Optimization can occur at a number of "levels":

At the highest level, the design may be optimized to make best use of the available resources. The implementation of this design will benefit from a good choice of efficient algorithms and the implementation of these algorithms will benefit from writing good quality code. The architectural design of a system overwhelmingly affects its performance. The choice of algorithm affects efficiency more than any other item of the design and, since the choice of algorithm usually is the first thing that must be decided, arguments against early or "premature optimization" may be hard to justify.

In some cases, however, optimization relies on using more elaborate algorithms, making use of 'special cases' and special 'tricks' and performing complex trade-offs. A 'fully optimized' program might be more difficult to comprehend and hence may contain more faults than unoptimized versions.
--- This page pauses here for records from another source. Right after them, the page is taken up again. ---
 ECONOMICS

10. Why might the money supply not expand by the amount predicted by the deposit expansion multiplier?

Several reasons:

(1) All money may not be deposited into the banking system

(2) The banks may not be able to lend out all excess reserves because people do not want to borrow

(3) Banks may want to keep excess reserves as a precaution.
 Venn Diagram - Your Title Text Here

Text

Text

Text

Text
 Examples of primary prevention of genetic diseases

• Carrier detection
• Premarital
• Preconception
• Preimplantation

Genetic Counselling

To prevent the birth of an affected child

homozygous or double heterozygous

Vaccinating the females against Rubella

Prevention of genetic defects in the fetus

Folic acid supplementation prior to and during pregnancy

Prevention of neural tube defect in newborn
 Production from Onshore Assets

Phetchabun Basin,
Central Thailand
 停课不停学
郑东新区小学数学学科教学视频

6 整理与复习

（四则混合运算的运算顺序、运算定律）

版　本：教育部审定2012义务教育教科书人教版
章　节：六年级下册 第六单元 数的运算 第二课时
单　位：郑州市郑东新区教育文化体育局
Avoiding poor quality coding can also improve performance, by avoiding obvious 'slowdowns'. After that, however, some optimizations are possible that actually decrease maintainability. Some, but not all, optimizations can nowadays be performed by optimizing compilers.

Use of an optimizing compiler tends to ensure that the executable program is optimized at least as much as the compiler can predict.
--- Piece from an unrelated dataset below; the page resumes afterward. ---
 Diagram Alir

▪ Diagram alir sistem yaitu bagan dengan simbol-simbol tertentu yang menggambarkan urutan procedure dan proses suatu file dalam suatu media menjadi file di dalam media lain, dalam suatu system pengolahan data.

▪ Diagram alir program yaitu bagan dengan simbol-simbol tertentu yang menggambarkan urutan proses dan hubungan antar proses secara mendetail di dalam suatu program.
At the lowest level, writing code using an assembly language, designed for a particular hardware platform will normally produce the most efficient code since the programmer can take advantage of the full repertoire of machine instructions. The operating systems of most machines have been traditionally written in assembler code[citation needed] for this reason.

With more modern optimizing compilers and the greater complexity of recent CPUs, it is more difficult to write code that is optimized better than the compiler itself generates, and few projects need resort to this 'ultimate' optimization step.
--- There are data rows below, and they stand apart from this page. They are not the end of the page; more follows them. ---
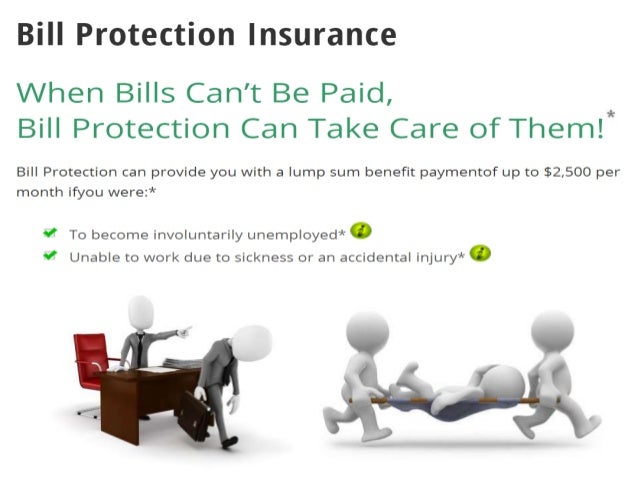 Bill Protection Insurance

When Bills Can't Be Paid,
Bill Protection Can Take Care of Them!*

Bill Protection can provide you with a lump sum benefit paymentof up to $2,500 per month ifyou were:*

To become involuntarily unemployed*
Unable to work due to sickness or an accidental injury*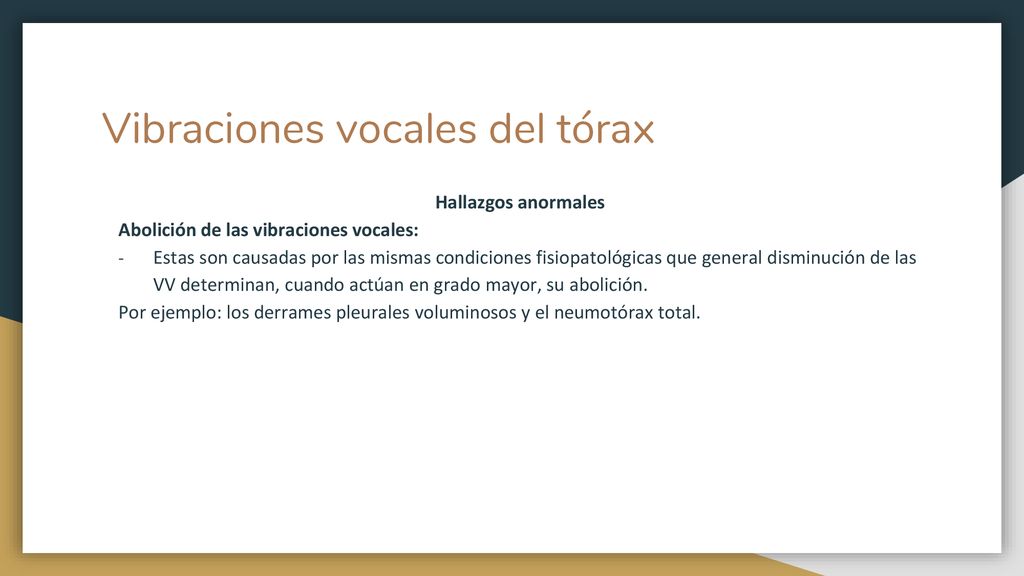 Vibraciones vocales del tórax

Hallazgos anormales

Abolición de las vibraciones vocales:

- Estas son causadas por las mismas condiciones fisiopatológicas que general disminución de las VV determinan, cuando actúan en grado mayor, su abolición.

Por ejemplo: los derrames pleurales voluminosos y el neumotórax total.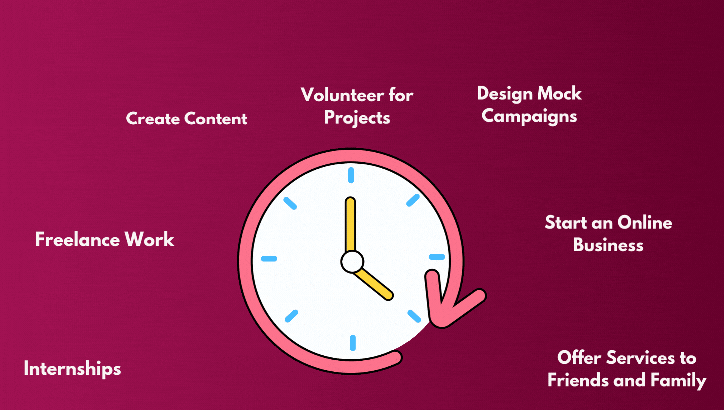 Create Content

Volunteer for Projects

Design Mock Campaigns

Freelance Work

Start an Online Business

Internships

Offer Services to Friends and Family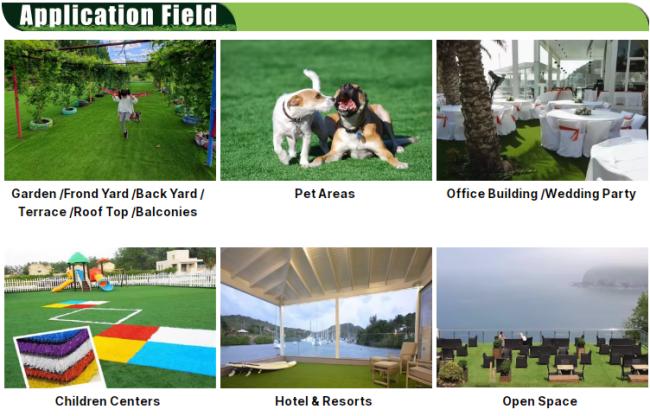 Application Field

Garden /Frond Yard /Back Yard / Terrace /Roof Top /Balconies

Pet Areas

Office Building /Wedding Party

Children Centers

Hotel & Resorts

Open Space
However, a large amount of code written today is still compiled with the intent to run on the greatest percentage of machines possible. As a consequence, programmers and compilers don't always take advantage of the more efficient instructions provided by newer CPUs or quirks of older models. Additionally, assembly code tuned for a particular processor without using such instructions might still be suboptimal on a different processor, expecting a different tuning of the code.

Just in time compilers and Assembler programmers may be able to perform run time optimization exceeding the capability of static compilers by dynamically adjusting parameters according to the actual input or other factors.